Lui qui avait tant douté d'elle ces derniers temps, – et à raison – avait placé toute sa foi dans les prouesses physiques de la jeune femme. Qu'importe qu'une pluie de balles gicle son dos ou bien qu'elle saute d'un immeuble en flammes, cette infernale rouquine s'en tirait toujours. A croire que Dieu en personne la protégeait.
Et pourtant, elle le lui avait dit – qu'elle n'allait pas s'en tirer cette fois-ci. Pas seulement avec sa bouche, mais aussi avec l'intensité féroce de ses yeux qui le dévoraient littéralement et ses doigts qui pressaient au plus fort sa nuque lorsqu'elle l'avait enlacé une toute dernière fois.
Qu'elle avait chuchoté au creux de son oreille Ne meurs pas pour me sauver.
Stupidement, il l'avait laissée faire – persuadé de la serrer encore dans ses bras d'ici moins d'une heure, lorsqu'elle pisserait le sang et l'insulterait avec un sourire en coin, mais vivante, putain de vivante.
Matérielle.
Aujourd'hui, il ne lui restait que des souvenirs. Matteo avait emporté son corps il ne savait où et puis… Ç'avait été terminé.
Plus de Raph, plus d'Henry, plus de Matteo, plus de Judith.
Il avait été seul, avec uniquement les zombies, les remords plombant l'intérieur de sa bouche et l'accent belge de Castafolte pour lui tenir compagnie.
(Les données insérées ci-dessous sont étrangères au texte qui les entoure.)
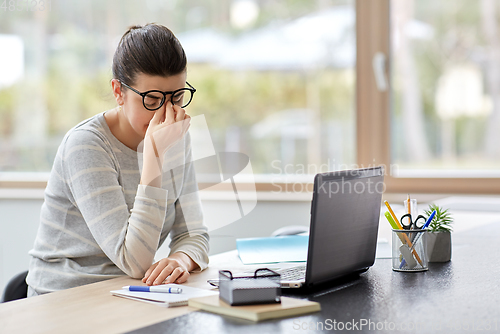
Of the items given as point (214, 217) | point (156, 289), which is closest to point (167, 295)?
point (156, 289)

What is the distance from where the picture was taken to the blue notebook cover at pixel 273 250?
Result: 1375mm

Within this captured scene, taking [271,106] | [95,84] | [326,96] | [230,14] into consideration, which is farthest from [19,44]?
[326,96]

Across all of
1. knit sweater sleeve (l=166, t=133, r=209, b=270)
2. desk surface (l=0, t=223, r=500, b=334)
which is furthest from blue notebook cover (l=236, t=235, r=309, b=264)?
desk surface (l=0, t=223, r=500, b=334)

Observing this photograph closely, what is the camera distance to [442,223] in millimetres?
1345

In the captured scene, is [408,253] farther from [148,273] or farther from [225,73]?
[225,73]

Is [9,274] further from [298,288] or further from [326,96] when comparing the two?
[298,288]

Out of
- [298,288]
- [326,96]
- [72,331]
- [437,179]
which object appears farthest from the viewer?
[326,96]

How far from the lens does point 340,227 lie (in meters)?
1.05

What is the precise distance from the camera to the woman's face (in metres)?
1.36

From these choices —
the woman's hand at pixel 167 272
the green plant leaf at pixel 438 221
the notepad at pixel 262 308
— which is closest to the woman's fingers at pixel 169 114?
the woman's hand at pixel 167 272

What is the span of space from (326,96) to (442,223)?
1548mm

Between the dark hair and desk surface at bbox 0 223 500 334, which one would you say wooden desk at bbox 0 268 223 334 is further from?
the dark hair

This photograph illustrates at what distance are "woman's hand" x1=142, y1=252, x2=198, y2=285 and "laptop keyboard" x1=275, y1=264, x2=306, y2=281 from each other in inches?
8.5

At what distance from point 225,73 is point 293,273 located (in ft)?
6.50
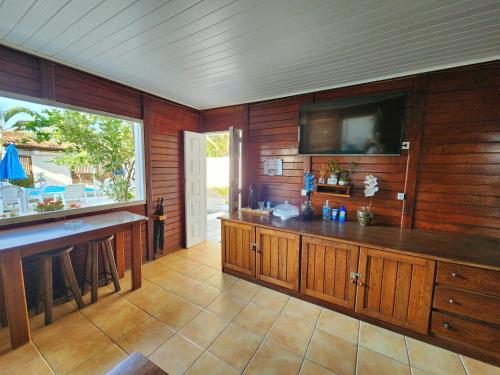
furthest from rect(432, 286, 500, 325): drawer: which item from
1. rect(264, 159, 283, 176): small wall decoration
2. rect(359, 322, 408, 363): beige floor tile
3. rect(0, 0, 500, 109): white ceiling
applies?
rect(264, 159, 283, 176): small wall decoration

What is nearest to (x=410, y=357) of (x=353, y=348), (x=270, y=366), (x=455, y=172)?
(x=353, y=348)

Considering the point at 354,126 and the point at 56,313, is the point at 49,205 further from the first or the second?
the point at 354,126

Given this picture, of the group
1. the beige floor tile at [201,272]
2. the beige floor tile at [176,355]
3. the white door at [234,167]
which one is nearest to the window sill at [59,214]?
the beige floor tile at [201,272]

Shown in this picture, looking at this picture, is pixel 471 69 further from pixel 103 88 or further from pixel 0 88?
pixel 0 88

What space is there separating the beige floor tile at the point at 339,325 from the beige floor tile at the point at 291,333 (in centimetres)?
15

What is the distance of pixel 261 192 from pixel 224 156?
606cm

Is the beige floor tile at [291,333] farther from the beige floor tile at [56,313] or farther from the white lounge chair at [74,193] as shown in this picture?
the white lounge chair at [74,193]

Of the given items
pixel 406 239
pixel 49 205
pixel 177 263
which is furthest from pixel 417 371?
pixel 49 205

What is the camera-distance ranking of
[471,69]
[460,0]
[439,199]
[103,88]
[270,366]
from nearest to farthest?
1. [460,0]
2. [270,366]
3. [471,69]
4. [439,199]
5. [103,88]

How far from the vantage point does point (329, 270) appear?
2.18m

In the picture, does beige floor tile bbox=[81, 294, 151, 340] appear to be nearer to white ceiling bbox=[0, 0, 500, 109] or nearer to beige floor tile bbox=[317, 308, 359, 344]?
beige floor tile bbox=[317, 308, 359, 344]

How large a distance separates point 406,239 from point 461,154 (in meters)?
1.06

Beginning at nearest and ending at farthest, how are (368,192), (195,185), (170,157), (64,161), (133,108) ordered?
(64,161), (368,192), (133,108), (170,157), (195,185)

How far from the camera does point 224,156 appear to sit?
9094 millimetres
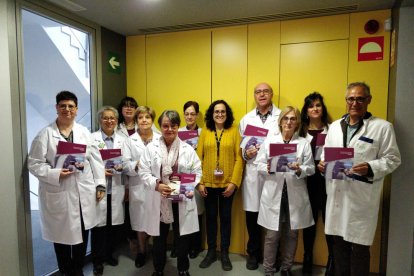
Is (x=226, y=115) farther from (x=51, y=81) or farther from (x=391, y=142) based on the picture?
(x=51, y=81)

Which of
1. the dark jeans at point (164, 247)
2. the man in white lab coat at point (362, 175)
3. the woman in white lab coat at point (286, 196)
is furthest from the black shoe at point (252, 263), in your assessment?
the man in white lab coat at point (362, 175)

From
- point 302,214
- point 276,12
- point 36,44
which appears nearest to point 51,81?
point 36,44

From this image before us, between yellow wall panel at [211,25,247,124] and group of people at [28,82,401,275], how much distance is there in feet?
1.04

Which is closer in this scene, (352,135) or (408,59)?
(352,135)

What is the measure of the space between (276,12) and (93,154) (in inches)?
91.2

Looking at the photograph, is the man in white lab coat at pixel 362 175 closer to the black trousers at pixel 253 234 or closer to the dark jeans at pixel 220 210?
the black trousers at pixel 253 234

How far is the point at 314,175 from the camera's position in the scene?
112 inches

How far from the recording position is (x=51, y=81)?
311 cm

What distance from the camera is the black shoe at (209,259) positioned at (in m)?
3.11

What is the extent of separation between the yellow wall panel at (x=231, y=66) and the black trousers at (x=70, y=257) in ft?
6.81

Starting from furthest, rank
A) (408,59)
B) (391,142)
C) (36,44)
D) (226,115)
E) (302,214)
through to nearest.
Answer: (226,115), (36,44), (302,214), (408,59), (391,142)

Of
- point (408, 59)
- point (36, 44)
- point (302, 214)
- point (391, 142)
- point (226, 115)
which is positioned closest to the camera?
point (391, 142)

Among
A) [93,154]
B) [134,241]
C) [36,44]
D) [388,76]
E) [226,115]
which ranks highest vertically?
[36,44]

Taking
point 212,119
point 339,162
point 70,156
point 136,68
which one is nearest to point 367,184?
point 339,162
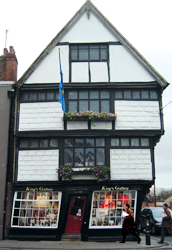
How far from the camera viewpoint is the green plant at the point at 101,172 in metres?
15.3

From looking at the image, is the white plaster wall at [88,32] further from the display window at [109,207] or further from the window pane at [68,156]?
the display window at [109,207]

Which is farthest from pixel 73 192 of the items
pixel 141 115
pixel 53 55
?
pixel 53 55

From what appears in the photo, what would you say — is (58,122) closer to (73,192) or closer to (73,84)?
(73,84)

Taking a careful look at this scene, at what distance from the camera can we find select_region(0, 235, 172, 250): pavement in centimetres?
1358

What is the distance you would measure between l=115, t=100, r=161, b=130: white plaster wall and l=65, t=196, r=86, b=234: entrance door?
15.2ft

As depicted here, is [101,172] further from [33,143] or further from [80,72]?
[80,72]

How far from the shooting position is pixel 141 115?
1616 cm

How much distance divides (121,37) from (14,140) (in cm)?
832

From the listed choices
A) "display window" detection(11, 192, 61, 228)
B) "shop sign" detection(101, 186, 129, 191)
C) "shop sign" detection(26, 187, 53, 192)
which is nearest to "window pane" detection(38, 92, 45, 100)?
"shop sign" detection(26, 187, 53, 192)

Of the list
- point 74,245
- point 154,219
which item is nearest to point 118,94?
point 74,245

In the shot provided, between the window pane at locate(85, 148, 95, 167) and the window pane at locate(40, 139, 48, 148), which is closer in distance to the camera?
the window pane at locate(85, 148, 95, 167)

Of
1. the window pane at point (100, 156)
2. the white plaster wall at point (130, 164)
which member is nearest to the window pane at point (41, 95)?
the window pane at point (100, 156)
Elle n'avait pas trente ans. Elle était pleine de vie et aimait emmerder le monde entier. Elle était fascinante, lunatique, agressive, un peu folle, farfelue, sarcastique, fouineuse, bagarreuse…
C'était terminé.
Tout ce qu'il restait au Visiteur, c'étaient les bribes d'un fantôme qui, lentement, atrocement, lui glissaient entre les doigts à mesure que le temps filait.